EXERCISES>
1: Transcribe everything from "## Ceiling Kitty" down to "with certain precautions." in the thread about the cat in heat below.
2: Pick up the thread about the cat in heat below and write what comes next.

EXCERPT>
# At my wits end!!! HELP!!!



## Katashcal (Mar 3, 2014)

Hi all. I have a lovely (wen she wants to be) little 15 month female cat. I adore her but for what feels like the past four months she has been in constant heat. Now before I get lectured about getting her done, I would love to but I can't. She has a very bad heart murmur and if she was to be put under she has a very slim chance of pulling though. Of course this is just not a option for me but I cannot take her constant howling! She is yelling all the time so loudly. I just don't know what I can do, it's driving me crazy! 
Does anyone know anything I can do to stop this or at least calm it down. She's been doing it for the last ten days straight and I feel like I've lost my kitty  she will go a few days of being fine and then as suddenly as she's off she's back on again and she doesn't want to know me unless it's to offer me her rear end . 
Any help would be very much appreciated as I have two small children and once they are in bed I would live to have some peace and quite without the cat doing her evening yelling. 
Thanks all


----------



## Ceiling Kitty (Mar 7, 2010)

Ooooh dear!

First, has the heart murmur been investigated? I understand completely why you are reluctant to consider a general anaesthetic under the circumstances. Not all heart murmurs mean that a GA is completely out of the question, however. A heart murmur is a symptom, caused by a change in the structure of the heart. Some of these changes preclude anaesthetic, some will have no effect on it at all, and others may mean that an anaesthetic can be done but with certain precautions.

It may be worth considering an echo (heart scan) if she hasn't had this done already to diagnose the cause of the murmur and make an assessment about whether or not a general anaesthetic is a possibility.

Heat can be suppressed in queens by an injection called Delvosteron. This is a synthetic progesterone that brings queens out of heat. When the injection is timed before the signs of calling begin, it can stop the heat altogether. This could be an option for your kitty, although you need to speak to your vet about whether they think it would be suitable.

Being a hormone preparation, Delvosteron does have side effects. Mild inflammatory reactions at the injection site are common. A rare but potentially serious side effect is mammary hyperplasia, a condition in which the mammary glands become very enlarged. The swellings are benign but they can be painful and become ulcerated or infected. I've never seen this happen and only a few cases have been reported, but it's a possibility.

INFORMATION PROVIDED>

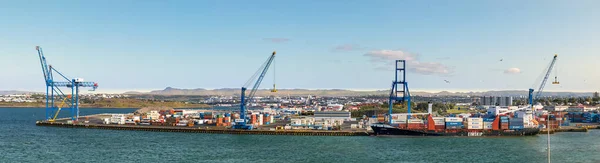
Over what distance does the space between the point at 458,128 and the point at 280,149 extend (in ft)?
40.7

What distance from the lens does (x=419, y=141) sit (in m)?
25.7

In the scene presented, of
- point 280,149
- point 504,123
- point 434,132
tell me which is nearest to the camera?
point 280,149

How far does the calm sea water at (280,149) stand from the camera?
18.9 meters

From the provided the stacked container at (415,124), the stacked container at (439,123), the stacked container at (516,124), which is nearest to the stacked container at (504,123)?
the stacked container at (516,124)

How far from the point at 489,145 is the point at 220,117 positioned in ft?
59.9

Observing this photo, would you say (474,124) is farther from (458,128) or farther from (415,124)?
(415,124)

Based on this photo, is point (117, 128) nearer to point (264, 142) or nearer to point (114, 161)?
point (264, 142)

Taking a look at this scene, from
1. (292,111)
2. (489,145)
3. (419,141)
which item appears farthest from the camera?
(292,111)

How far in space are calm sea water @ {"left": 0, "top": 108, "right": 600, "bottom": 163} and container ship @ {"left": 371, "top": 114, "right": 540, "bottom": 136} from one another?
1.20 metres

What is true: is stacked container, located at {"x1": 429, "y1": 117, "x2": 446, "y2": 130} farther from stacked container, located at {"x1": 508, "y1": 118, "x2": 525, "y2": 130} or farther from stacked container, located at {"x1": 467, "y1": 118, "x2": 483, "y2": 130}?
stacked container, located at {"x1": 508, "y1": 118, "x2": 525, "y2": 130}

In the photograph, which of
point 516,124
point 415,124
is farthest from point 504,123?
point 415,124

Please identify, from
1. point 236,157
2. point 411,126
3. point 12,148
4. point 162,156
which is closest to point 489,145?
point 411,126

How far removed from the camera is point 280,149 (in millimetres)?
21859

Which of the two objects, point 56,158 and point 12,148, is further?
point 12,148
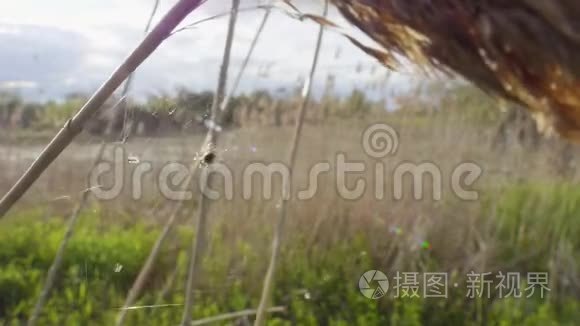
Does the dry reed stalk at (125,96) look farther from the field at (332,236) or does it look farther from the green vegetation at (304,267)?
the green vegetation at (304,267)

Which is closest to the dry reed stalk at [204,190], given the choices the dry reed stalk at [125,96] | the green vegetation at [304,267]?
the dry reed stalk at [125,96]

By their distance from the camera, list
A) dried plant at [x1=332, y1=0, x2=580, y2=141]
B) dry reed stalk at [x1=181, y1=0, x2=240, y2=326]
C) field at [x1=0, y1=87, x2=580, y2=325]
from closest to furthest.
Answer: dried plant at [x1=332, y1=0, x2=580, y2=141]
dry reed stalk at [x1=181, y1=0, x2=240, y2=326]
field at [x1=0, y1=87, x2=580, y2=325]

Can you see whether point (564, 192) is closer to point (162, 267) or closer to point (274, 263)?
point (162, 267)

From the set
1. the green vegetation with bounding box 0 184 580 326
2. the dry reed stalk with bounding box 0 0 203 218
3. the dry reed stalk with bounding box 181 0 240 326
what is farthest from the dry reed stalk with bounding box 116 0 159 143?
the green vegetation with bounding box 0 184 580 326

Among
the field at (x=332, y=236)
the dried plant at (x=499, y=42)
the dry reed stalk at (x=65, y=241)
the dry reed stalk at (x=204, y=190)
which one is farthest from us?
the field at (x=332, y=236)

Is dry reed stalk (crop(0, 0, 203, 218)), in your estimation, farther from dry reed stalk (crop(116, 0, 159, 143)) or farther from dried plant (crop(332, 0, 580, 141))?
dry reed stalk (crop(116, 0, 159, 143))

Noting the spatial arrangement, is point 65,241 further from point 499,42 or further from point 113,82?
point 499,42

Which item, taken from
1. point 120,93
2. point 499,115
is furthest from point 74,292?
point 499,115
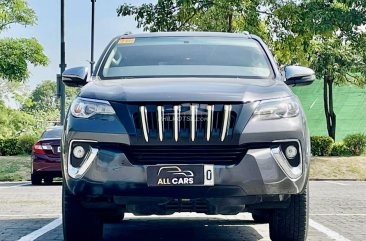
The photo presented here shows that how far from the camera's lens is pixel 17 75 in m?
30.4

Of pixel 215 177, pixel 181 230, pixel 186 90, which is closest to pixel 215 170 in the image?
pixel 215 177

ACTIVITY ANSWERS>
1:
## Ceiling Kitty (Mar 7, 2010)

Ooooh dear!

First, has the heart murmur been investigated? I understand completely why you are reluctant to consider a general anaesthetic under the circumstances. Not all heart murmurs mean that a GA is completely out of the question, however. A heart murmur is a symptom, caused by a change in the structure of the heart. Some of these changes preclude anaesthetic, some will have no effect on it at all, and others may mean that an anaesthetic can be done but with certain precautions.

2:
Have a word with your vet about the calling and see what they suggest.


----------



## Katashcal (Mar 3, 2014)

Thanks for your reply. I haven't had her investigated since she was young. The vet picked her up and said to me I can feel she has a leaky valve and she classes it as a type 4 (the worst). She then have her a life expectancy of 18 months . I will go and have a word with the vet then as I didn't realise there is another option. Thanks so much for your help!


----------



## carly87 (Feb 11, 2011)

If it turns out that the heart murmer precludes an anaesthetic, ask your vet to consider Supreleron. It's an implant which stops them having heats.


----------



## Ceiling Kitty (Mar 7, 2010)

Oh yeah, forgot about Suprelorin. ^ Good advice.


----------



## Cazzer (Feb 1, 2010)

Well my boy ginger has an off the scale heart murmur. Vet keeps on saying he really shouldn't be with us! A year or so ago he had all of his teeth out apart from two. He was fine. I of course was a nervous wreck. Ginger btw is about 10 

Your poor girl, must be miserable for her. Hope something can be sorted for her


----------



## may (Nov 2, 2007)

If she was my cat I would have the implant (Supreleron.) to stop her coming into call, have you asked your vet for his advice?


----------



## Jiskefet (May 15, 2011)

Hormone preparations have their disadvantages, too, especially if used for a long time.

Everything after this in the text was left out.